É fundamental, portanto, intensificar as buscas por novas estratégias que visem formar médicos que mais se assemelhem à figura do pai da obra-prima de Rembrandt, profissionais que detenham habilidades para acolher e reconhecer a real dimensão do sofrimento humano, que saibam manter relação dialógica eficaz e sejam preparados para adotar decisões clínicas compartilhadas, que respeitem os valores e crenças pessoais dos pacientes por eles atendidos. Não faltam dados da literatura especializada2,3 que demonstram de forma inequívoca a necessidade de os egressos dos cursos de graduação seres dotados dessas novas atitudes para o exercício profissional, para que possam honrar os ensinamentos do pai da medicina, que fez constar entre seus preceitos o seguinte mandamento: “Onde está o amor ao homem [paciente], estará presente também o amor à arte [médica]”4.

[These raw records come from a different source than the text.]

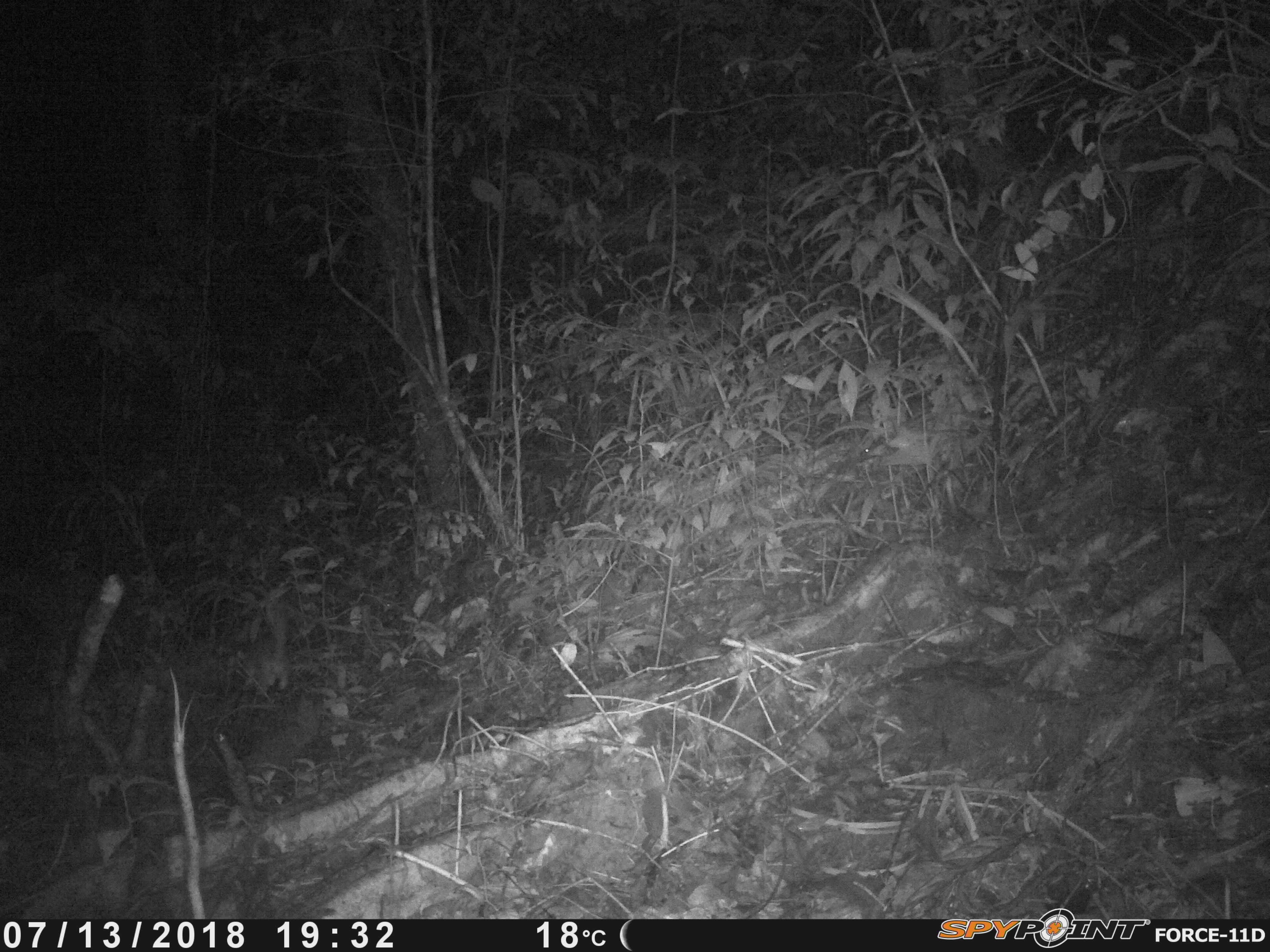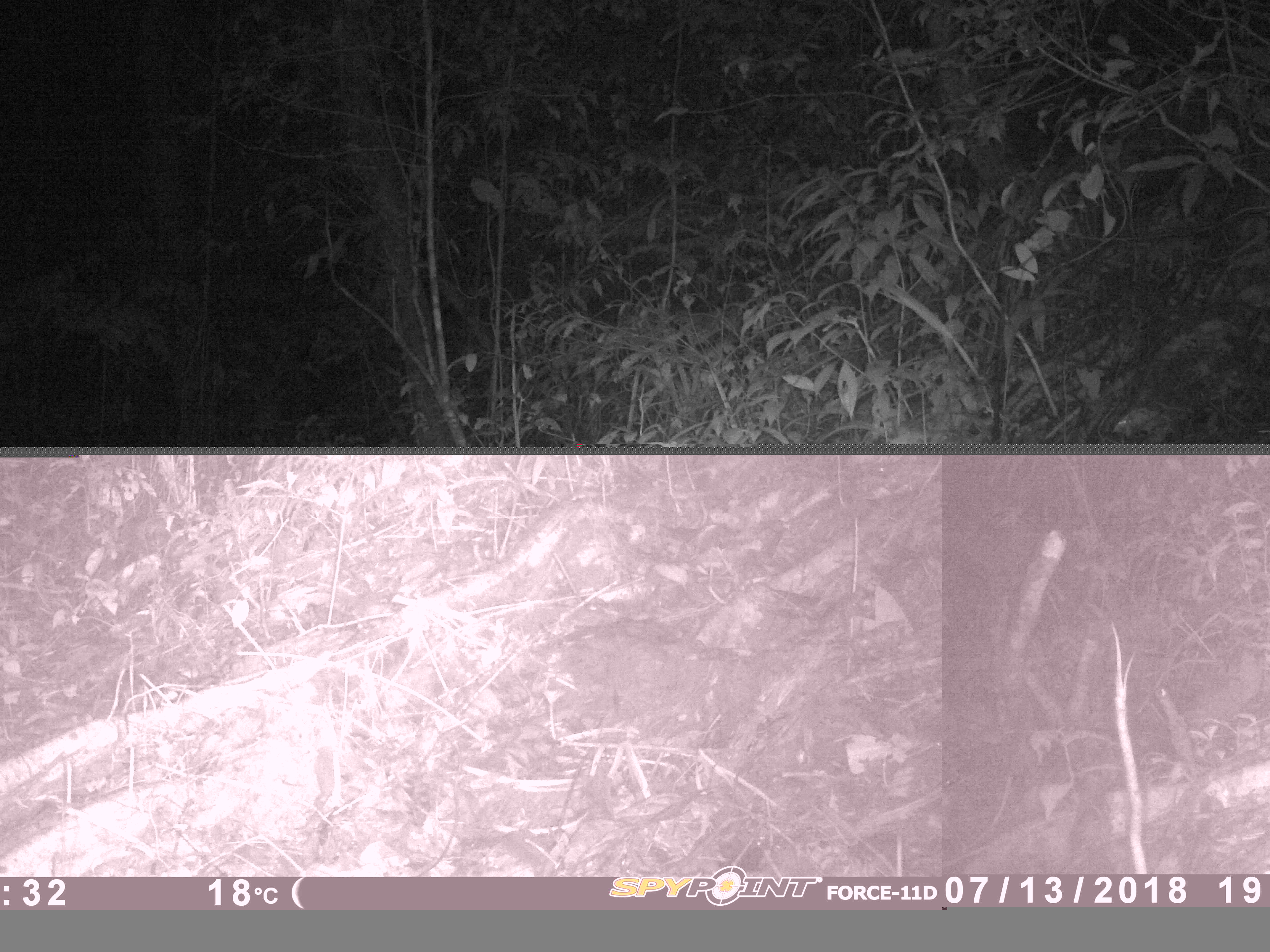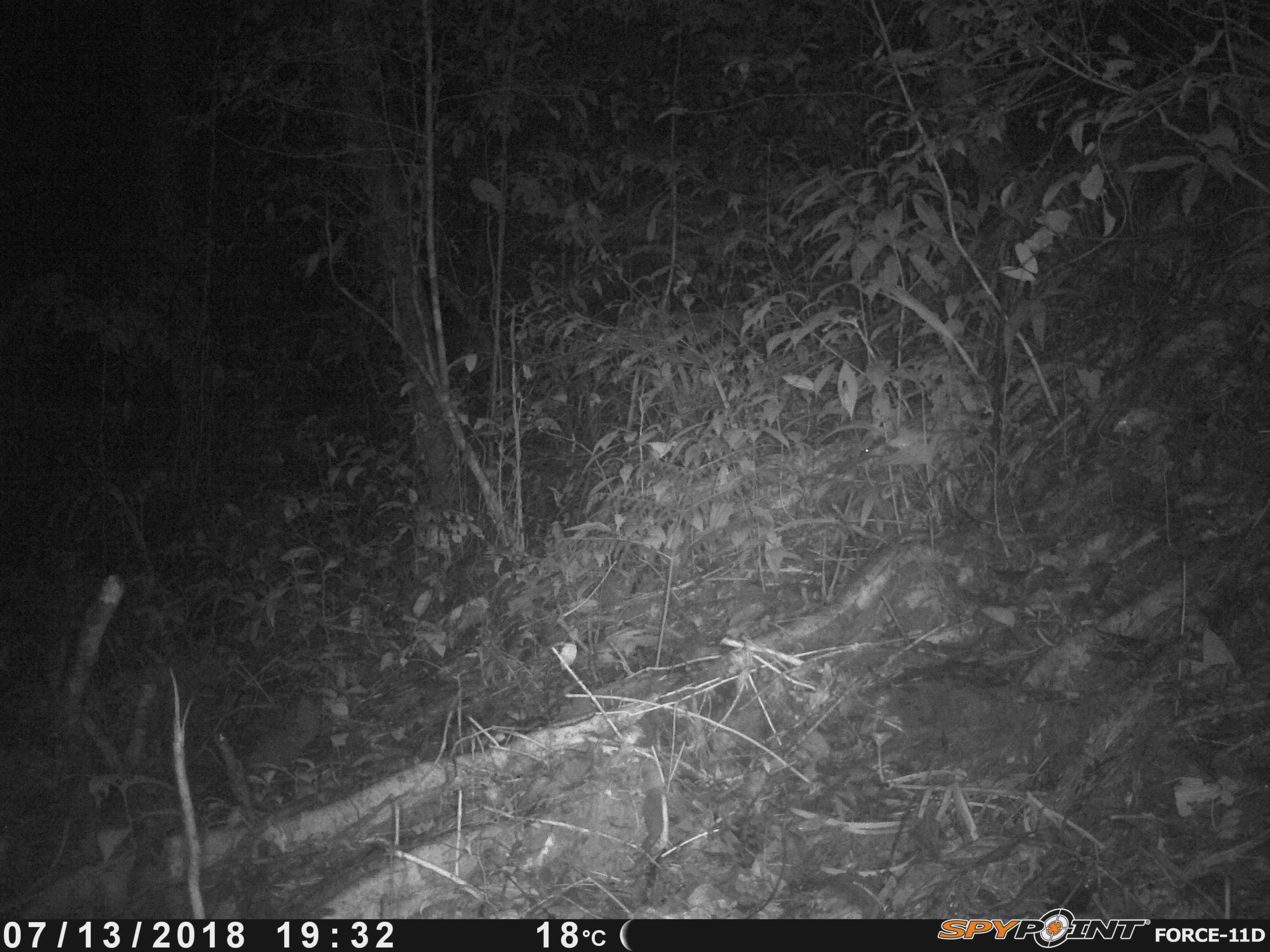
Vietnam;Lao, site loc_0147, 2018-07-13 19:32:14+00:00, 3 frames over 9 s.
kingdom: Animalia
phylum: Chordata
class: Mammalia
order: Rodentia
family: Muridae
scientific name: Muridae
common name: old-world mice and rats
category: unidentified murid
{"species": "unidentified murid (old-world mice and rats) (Muridae)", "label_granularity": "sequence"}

*José Eduardo de Siqueira é médico especialista em Cardiologia; mestre em Bioética pela Universidade Nacional do Chile; doutor em Clínica Médica pela Universidade Estadual de Londrina (UEL); membro da Câmara Técnica de Cuidados Paliativos do CFM; membro titular da Comissão Nacional de Ética em Pesquisa (Conep) e autor de diversos livros nas áreas de bioética e medicina. Foi conselheiro do CRM-PR (1998-2003), onde integra a Câmara Técnica de Reprodução Assistida.
**As opiniões emitidas nos artigos desta seção são de inteira responsabilidade de seus autores e não expressam, necessariamente, o entendimento do CRM-PR.
Referências:
1 - GAILLARD, J. R. O médico do futuro: para uma nova lógica médica. Lisboa:
Instituto Piaget, 1995
2 - CENTRO INTERNACIONAL DE PESQUISAS E ESTUDOS TRANSDISCIPLINARES. Que universidade para o amanhã?:
em busca de uma evolução transdisciplinar da universidade. Locarno: Ciret-Unesco, 1997
3 - FRENK, J. et al. Health professionals
for a new century: transforming education to strengthen health systems in an independent world. The Lancet, Oxford, v. 576,
n. 9756, p. 1923-1958, 2010.
4 - Cairus, F. H. Ribeiro Junior, W. Textos hipocráticos: o doente, o médico e a doença.